Post Reply 
To Change the Future, Children Need History
10-09-2020, 01:28 PM
Post: #13
RE: Senator Harris and Lincoln
(10-09-2020 12:21 PM)David Lockmiller Wrote:  
(10-09-2020 08:57 AM)mbgross Wrote:  Did anybody catch Senator Harris's remarks, concerning Lincoln, during the recent VP debate? Is what she said historically correct? Thanks!

Kamala Harris’s ‘little history lesson’ about Lincoln’s Supreme Court vacancy wasn’t exactly true -- Washington Post, 10/9/2020.

Kamala Harris:

“I’m so glad we went through a little history lesson. Let’s do that a little more,” Harris responded. “In 1864 … Abraham Lincoln was up for reelection. And it was 27 days before the election. And a seat became open on the United States Supreme Court. Abraham Lincoln’s party was in charge not only of the White House but the Senate. But Honest Abe said, ‘It’s not the right thing to do. The American people deserve to make the decision about who will be the next president of the United States, and then that person will be able to select who will serve on the highest court of the land.’”

So, is that true?

Harris is correct that a seat became available 27 days before the election. And that Lincoln didn’t nominate anyone until after he won. But there is no evidence he thought the seat should be filled by the winner of the election.
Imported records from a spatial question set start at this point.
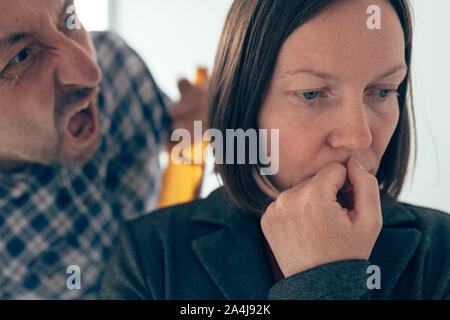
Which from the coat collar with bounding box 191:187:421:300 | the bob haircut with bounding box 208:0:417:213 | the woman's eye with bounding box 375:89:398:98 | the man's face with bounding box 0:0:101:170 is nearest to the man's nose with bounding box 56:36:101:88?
the man's face with bounding box 0:0:101:170

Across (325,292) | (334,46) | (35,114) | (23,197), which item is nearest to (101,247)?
(23,197)

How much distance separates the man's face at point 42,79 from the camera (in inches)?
21.6

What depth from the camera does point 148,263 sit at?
0.69 m

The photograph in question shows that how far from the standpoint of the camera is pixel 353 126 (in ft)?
1.64

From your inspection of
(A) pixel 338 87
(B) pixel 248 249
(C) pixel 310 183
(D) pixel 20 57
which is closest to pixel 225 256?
(B) pixel 248 249

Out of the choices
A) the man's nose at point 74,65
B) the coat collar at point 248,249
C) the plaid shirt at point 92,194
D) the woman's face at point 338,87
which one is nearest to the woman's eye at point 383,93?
the woman's face at point 338,87

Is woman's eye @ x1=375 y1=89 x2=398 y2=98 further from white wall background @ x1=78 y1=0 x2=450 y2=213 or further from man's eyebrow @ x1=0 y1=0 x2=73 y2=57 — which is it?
man's eyebrow @ x1=0 y1=0 x2=73 y2=57

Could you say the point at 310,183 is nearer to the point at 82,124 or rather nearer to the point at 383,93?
the point at 383,93

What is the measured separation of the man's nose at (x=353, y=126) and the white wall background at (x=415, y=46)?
0.15 m

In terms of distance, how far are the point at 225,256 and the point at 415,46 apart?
432 mm

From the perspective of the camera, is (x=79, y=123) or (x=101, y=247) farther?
(x=101, y=247)

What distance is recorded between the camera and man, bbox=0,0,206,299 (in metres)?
0.60

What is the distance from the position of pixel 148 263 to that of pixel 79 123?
295 mm

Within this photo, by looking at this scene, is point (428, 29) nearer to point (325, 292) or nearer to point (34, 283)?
point (325, 292)
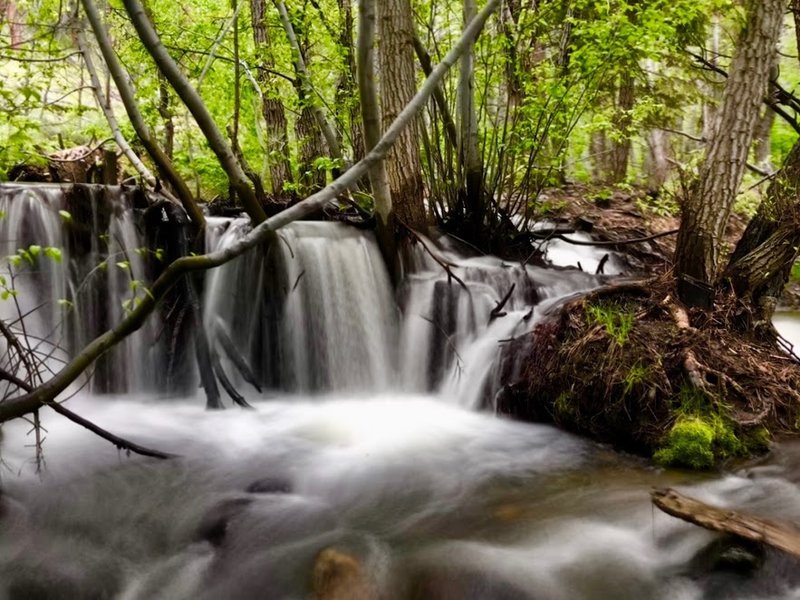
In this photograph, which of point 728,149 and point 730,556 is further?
point 728,149

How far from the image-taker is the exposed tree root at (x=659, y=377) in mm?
3941

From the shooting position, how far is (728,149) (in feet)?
14.7

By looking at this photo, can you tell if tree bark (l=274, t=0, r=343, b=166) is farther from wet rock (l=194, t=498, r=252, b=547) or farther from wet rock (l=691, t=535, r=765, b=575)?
wet rock (l=691, t=535, r=765, b=575)

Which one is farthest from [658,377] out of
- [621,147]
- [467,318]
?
[621,147]

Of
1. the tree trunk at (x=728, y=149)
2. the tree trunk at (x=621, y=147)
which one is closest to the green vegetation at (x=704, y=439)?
the tree trunk at (x=728, y=149)

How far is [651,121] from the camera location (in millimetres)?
9773

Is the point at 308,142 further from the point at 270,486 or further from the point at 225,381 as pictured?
the point at 270,486

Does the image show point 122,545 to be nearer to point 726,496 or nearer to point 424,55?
point 726,496

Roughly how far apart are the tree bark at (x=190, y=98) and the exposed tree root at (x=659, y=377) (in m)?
2.63

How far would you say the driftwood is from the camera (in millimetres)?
2766

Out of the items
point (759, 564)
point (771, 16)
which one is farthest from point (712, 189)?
point (759, 564)

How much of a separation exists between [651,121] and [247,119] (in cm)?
669

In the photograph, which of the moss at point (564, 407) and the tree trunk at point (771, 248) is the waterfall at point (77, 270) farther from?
the tree trunk at point (771, 248)

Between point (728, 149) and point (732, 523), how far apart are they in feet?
9.47
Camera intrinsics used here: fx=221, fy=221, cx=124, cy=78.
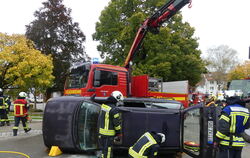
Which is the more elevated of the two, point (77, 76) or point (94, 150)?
point (77, 76)

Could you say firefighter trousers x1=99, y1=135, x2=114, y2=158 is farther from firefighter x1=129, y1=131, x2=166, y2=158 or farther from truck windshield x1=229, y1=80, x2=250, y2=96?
truck windshield x1=229, y1=80, x2=250, y2=96

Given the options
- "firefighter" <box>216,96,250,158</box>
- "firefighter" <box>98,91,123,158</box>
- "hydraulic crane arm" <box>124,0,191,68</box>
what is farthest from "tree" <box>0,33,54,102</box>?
"firefighter" <box>216,96,250,158</box>

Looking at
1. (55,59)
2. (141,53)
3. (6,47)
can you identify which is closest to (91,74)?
(6,47)

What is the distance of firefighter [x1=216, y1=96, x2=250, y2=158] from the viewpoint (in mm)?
3885

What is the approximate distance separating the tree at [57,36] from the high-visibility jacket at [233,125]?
23.2 meters

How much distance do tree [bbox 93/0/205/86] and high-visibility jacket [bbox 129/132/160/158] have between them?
15.7 m

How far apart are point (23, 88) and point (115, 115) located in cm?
1714

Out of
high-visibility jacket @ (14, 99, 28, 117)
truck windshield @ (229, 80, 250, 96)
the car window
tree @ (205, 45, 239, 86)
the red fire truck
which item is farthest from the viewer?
tree @ (205, 45, 239, 86)

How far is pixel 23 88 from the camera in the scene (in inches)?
764

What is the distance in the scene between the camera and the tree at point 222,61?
51438mm

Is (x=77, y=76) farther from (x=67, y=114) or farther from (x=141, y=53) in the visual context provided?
(x=141, y=53)

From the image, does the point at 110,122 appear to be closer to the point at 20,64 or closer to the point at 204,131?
the point at 204,131

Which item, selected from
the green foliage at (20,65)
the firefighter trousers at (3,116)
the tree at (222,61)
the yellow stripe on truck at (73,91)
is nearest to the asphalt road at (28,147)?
the yellow stripe on truck at (73,91)

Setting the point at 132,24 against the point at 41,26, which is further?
the point at 41,26
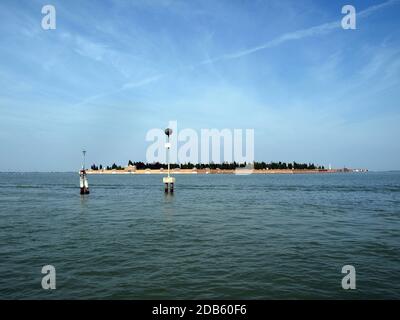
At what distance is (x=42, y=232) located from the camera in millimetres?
22438

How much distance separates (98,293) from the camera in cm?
1112

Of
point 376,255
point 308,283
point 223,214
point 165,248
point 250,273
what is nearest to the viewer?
point 308,283

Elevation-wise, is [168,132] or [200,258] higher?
[168,132]

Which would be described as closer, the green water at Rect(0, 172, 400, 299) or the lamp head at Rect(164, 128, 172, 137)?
the green water at Rect(0, 172, 400, 299)

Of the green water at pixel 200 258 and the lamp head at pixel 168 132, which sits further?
the lamp head at pixel 168 132

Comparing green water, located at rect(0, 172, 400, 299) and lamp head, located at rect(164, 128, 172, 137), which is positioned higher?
lamp head, located at rect(164, 128, 172, 137)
In fact, he had other motives for the delay.

On Oct. 12, 1864, Chief Justice Roger B. Taney died at the age of 87. He had been chief justice for nearly 30 years but will always be best-known — or rather, notorious — for writing the majority opinion in the Dred Scott v. Sandford case, in which he declared that Black people were inferior and “had no rights which the White man was bound to respect.” (The House voted to remove a bust of Taney from the U.S. Capitol over the summer amid the George Floyd protests.)

Lincoln was preoccupied with both his campaign and the Civil War — Sherman’s troops had just captured Atlanta and would soon march to the sea. He told his aides he wouldn’t nominate anyone immediately, because he was “waiting to receive expressions of public opinion from the country,” according to historian Michael Burlingame in “Lincoln: A Life.”

But that didn’t mean he was waiting for ballots so much as the mail. Letters flooded in from all over the country.

The overarching effect of the delay is that it held Lincoln’s broad but shaky coalition of conservative and radical Republicans together. And it kept rivals like Chase in line. Chase, who had often been critical of Lincoln in the past, immediately began stumping for the president across the Midwest . . . .

Congress was in recess until early December, so there would have been no point in naming a man before the election anyway. Lincoln shrewdly used that to his advantage. If he had lost the election, there is no evidence he wouldn’t have filled the spot in the lame-duck session.

Lincoln was, of course, reelected. And the day after the Senate was back in session, he nominated Chase for chief justice. He hoped the august appointment would “neutralize” Chase’s designs on the presidency. (It didn’t.)

So Harris is mistaken about Lincoln’s motivations in this regard.

But there’s one thing Lincoln definitely supported that Harris has yet to weigh in on: court-packing. In 1863, he and Republicans in Congress passed a law to create a 10th Supreme Court seat for largely partisan reasons.

[End of Washington Post story.]

This will be the only option if Biden is elected President, the Democrats gain control of the Senate, and the six-to-three Republican Supreme Court majority overturn Roe v. Wade and other Supreme Court precedents. If the situation were in reverse, I am certain that Senators McConnell and Graham would do the same, based on recent actual "political" precedent.


THANKS!
Find all posts by this user
Quote this message in a reply
Post Reply 


Messages In This Thread
Senator Harris and Lincoln - mbgross - 10-09-2020, 08:57 AM
RE: Senator Harris and Lincoln - mbgross - 10-09-2020 01:28 PM

Forum Jump:


User(s) browsing this thread: 1 Guest(s)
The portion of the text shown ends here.